Yes on the u, I should have probably said go to view source but the new Firefox does not have that in the toolbar anymore and that is how you view source now in Firefox, hold cntrl hit u and the view source window pops out. Inbetween classes, sorry can't do more, was curious to this also, I bet if you view source on some of these others you will see what needs a tweek, but you must have or you would not have seen Alcinoes. Oh, what browser do you use? Try another, than you may have to find what they put in to support the browser that you do use, IE is famous for having to add extra things into the code to get what Chrome or Firefox do on thier own.
I put your view source next to one that works and can't figure it yet, but your tag for charset = "utf-8" should not have a / end hash in it, it is always soemthing real little thing that throws things off...recheck your audio source?
I ran my file through the online markup validation service. It didn't complain about the / after utf-8 or any part of the audio coding. It doesn't like the comment before <!DOCTYPE>. The only complaint it had was about the stray end tag for </embed>, which doesn't make any sense to me.
I use FireFox. I've looked at the source code of all posters a few days ago. Some of them have the same problem as I. I'll look at each one more carefully.
Your audio works for me now, it sounds Yiddish or something, a man not speaking in English. What version FF do you have? Lets just say it has to be at least version 3.5, but they are all the way up to versoin 8 now, so maybe you should go to the Firefox website and download the latest version, your bookmarks and all will remain. I bet that is what it is, let me know.
I upgraded FF to 8, but the problem hasn't gone away. I looked at my page in IE on my friend's laptop. Image and YouTube video work. The console bar for the first audio is in the middle of the audio window, but it works. For the second audio bit, there is no gray box or console. It displays the message "Your browser is not supported," or something similar.
Thats good, it is late here but the other question, those are special charaters that need to be wrote differantly,
Sleep time here, have fun. Remeber Google is your friend.
I did convert my mp3 to ogg, and it has the extension .ogg, not .ogg.ogv as far as I can see... Ah, I didn't know that Firefox does not support playback of mp3 files in
<audio> elements, Thanks for the info. FF supports ogg, so it should play jer1.ogg, shouldn't it?
I think Alcinoe figured out the problem.

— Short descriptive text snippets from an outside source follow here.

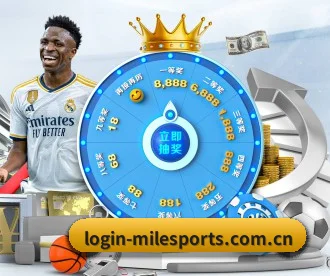 米乐 APP 深度功能（MILE）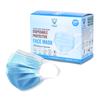 7Shield Disposable Surgical 3Ply Unisex Mask - Ultra Soft Fabric Wide Ear Loop, Comfortable, Inbuilt Plastic Coated Nose Pin, CE and ISO Certified, Convenient Box Pack of 400 (Medical Blue Color) view 1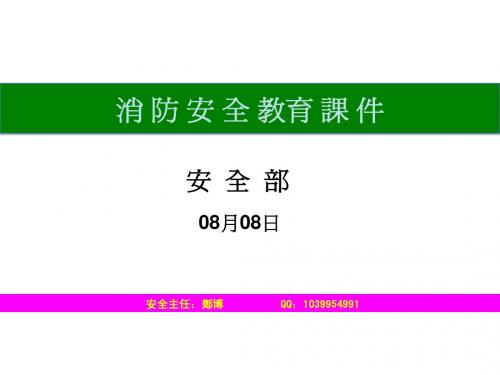 消防安全教育课件
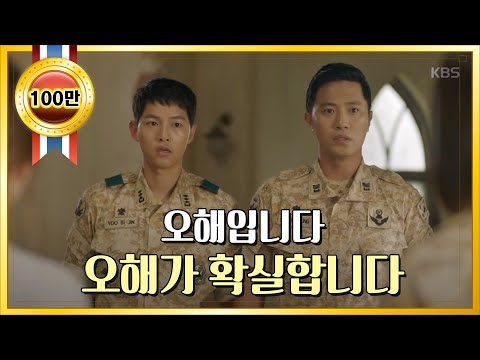 [태양의 후예 스페셜]  오해가 확실합니다!  송중기-진구 소개팅 들통🤔  .20160421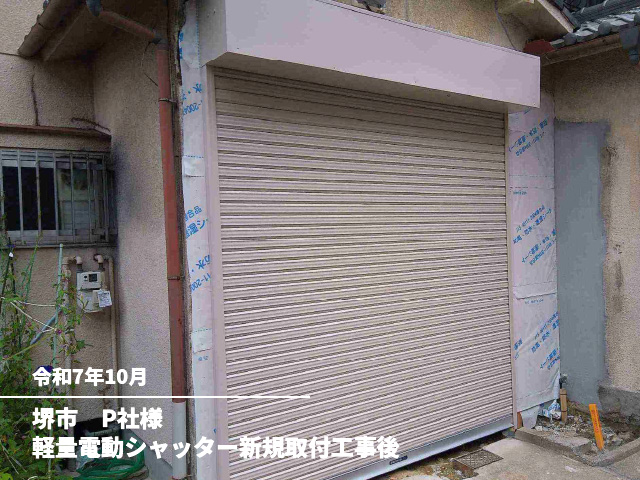 堺市　P社様軽量電動シャッター新規取付工事後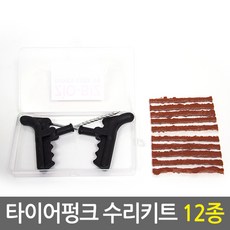 타이어펑크 수리 키트 12종/자동차 셀프타이어수리용 지렁이씰 끈끈이 패치 공구세트, 1개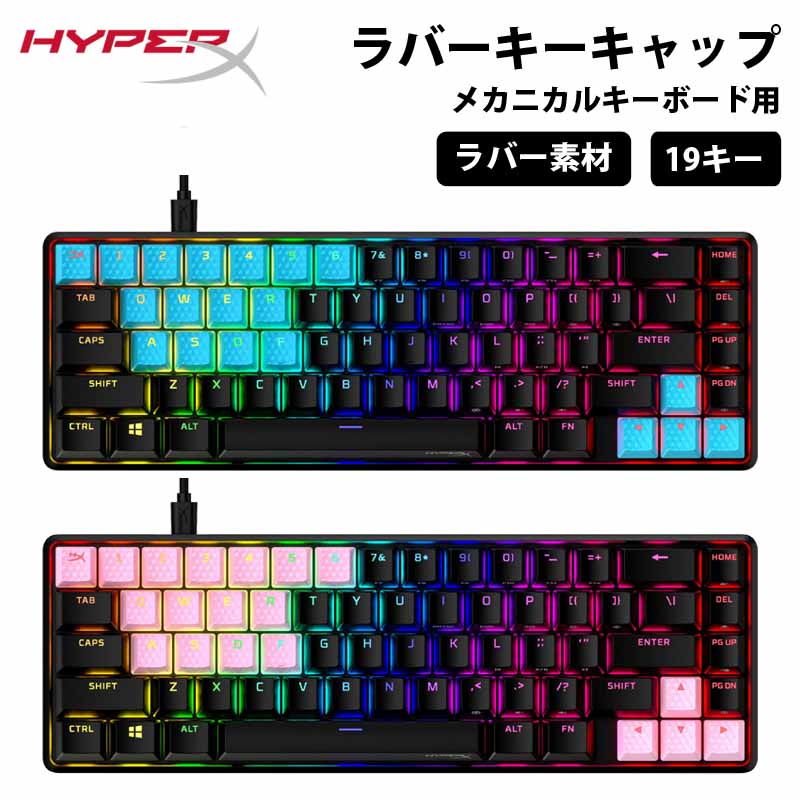 楽天市場】（在庫限り）別売オプション品 HyperX Rubber Keycaps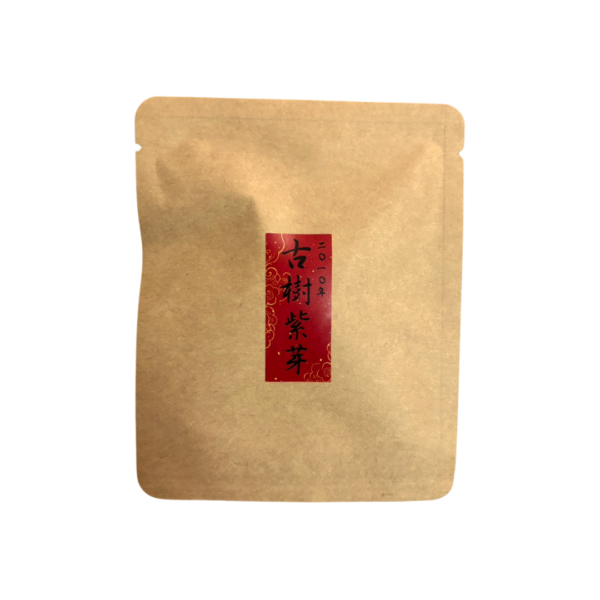 古樹紫芽(單包裝)
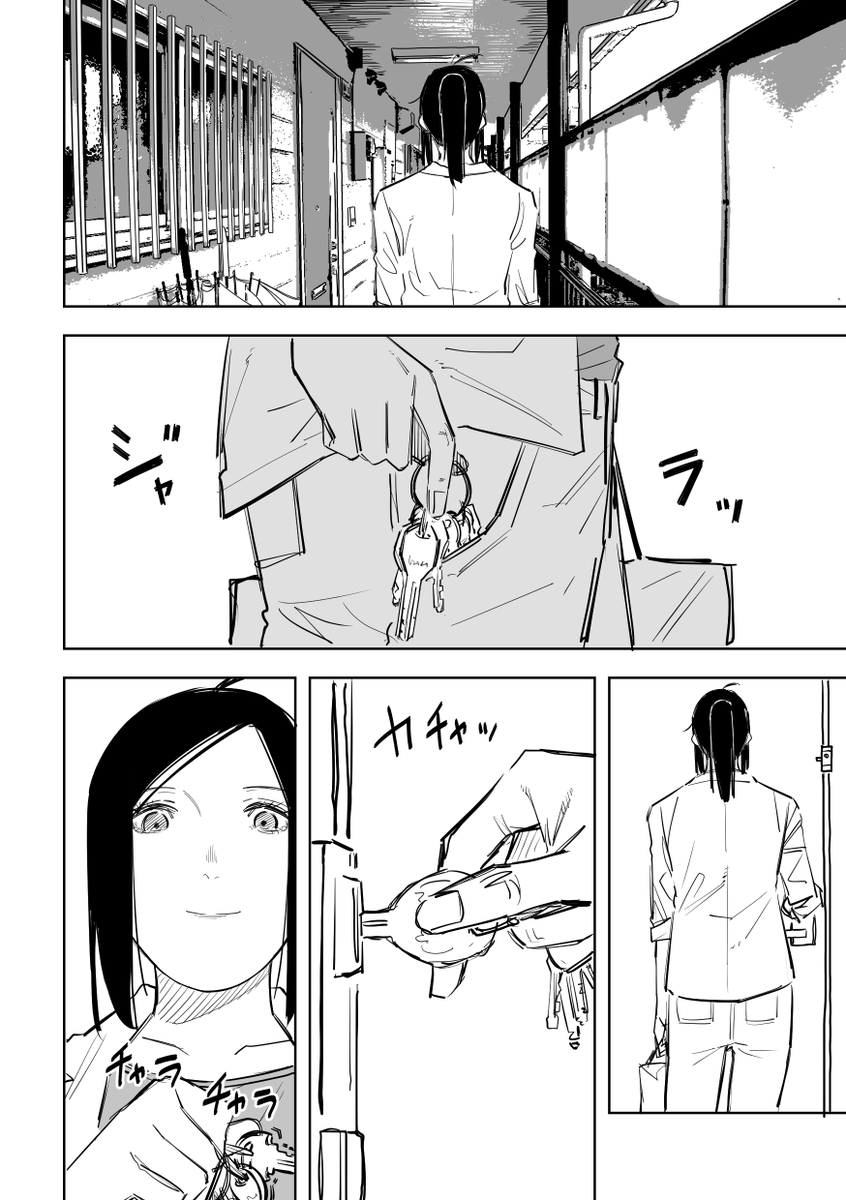 誰が文か その15(2/6) 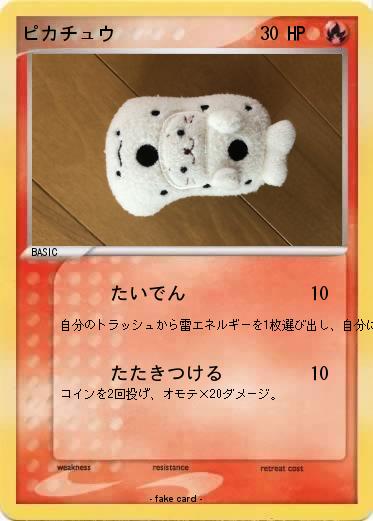 Pokemon ピカチュウ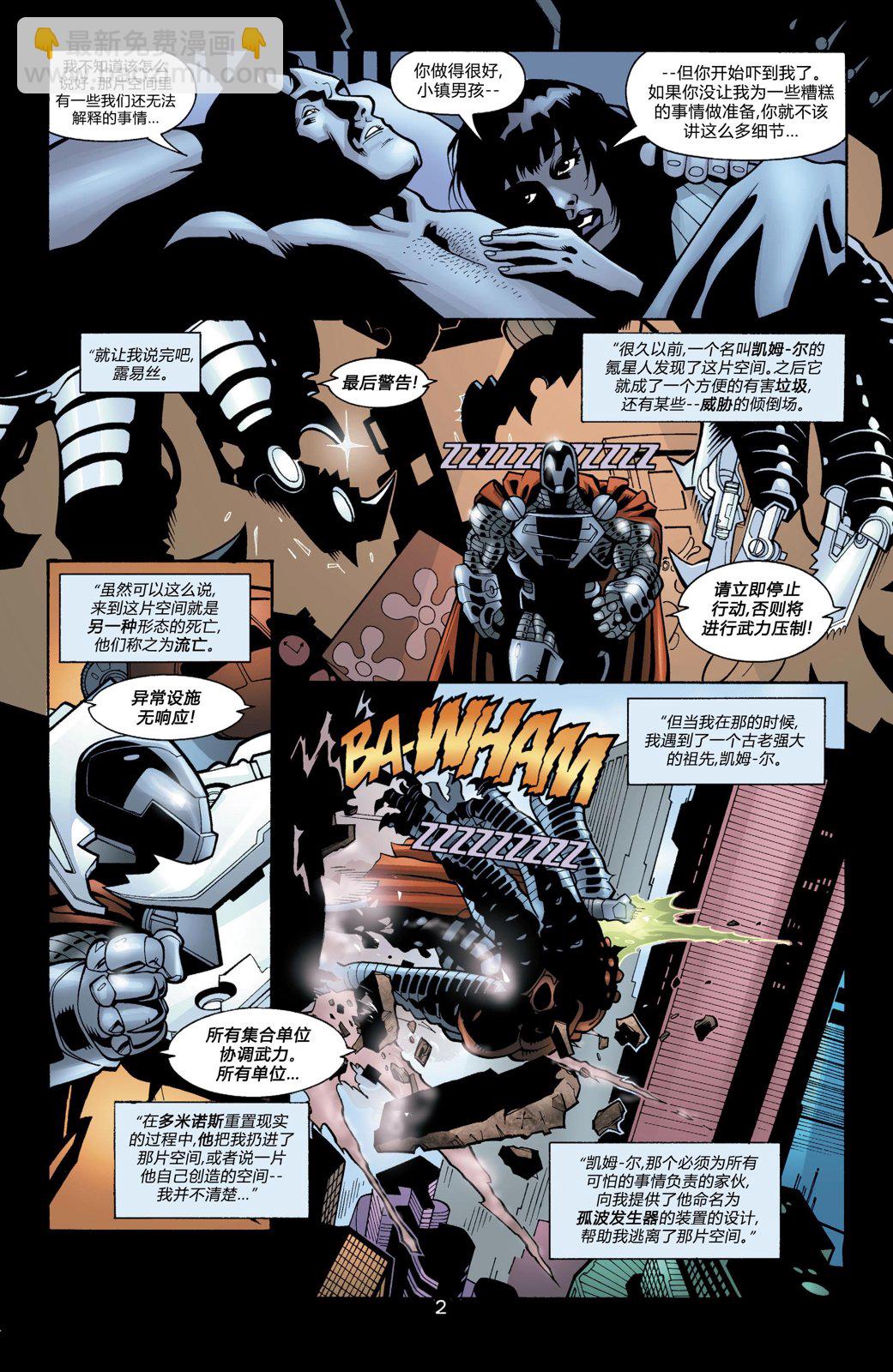 超人：鋼鐵之軀1991 - 第107卷 - 3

Here is another site to see stuff, and I Google tags themselves with HTML5 on them (embed tag HTML5), I might catch bad for this but I do steer clear of W3C school, they have nothing to do with the real W3C. You'll know good sources when you see them, the trick for me is balancing learning with doing, what good is the reading if I'm not making something. There are good ideas in here too fish out and see, tons...
This is a great resource, but there are more like boiler plate too...
This is the real W3C,I go look up a tag there sometimes but it can get heady, not the best place for a novice, but serious students should know it is there.
Ok, I think that i got it now. Your ogg file uses the flac codex and it is not supported by firefox. It must use either the Vorbis or Theora Codex.
I put both your original file, and a file with the changed codex at the bottom of this page:
The one that I changed works in firefox, and the other one does not.
If you want to save the file, right click and hit "save audio as" It iwill add an ogv to the end of the file - this needs to be removed. I also renamed it to jer2.ogg so you either have to change the file name or change it in your code.
Thanks much! That was the problem. When I converted mp3 to ogg, I used an online converter. It didn't show any details (as far as I could see) about the codex. I just installed mp32ogg-vorbis converter and converted my mp3. My page works now. Thanks again.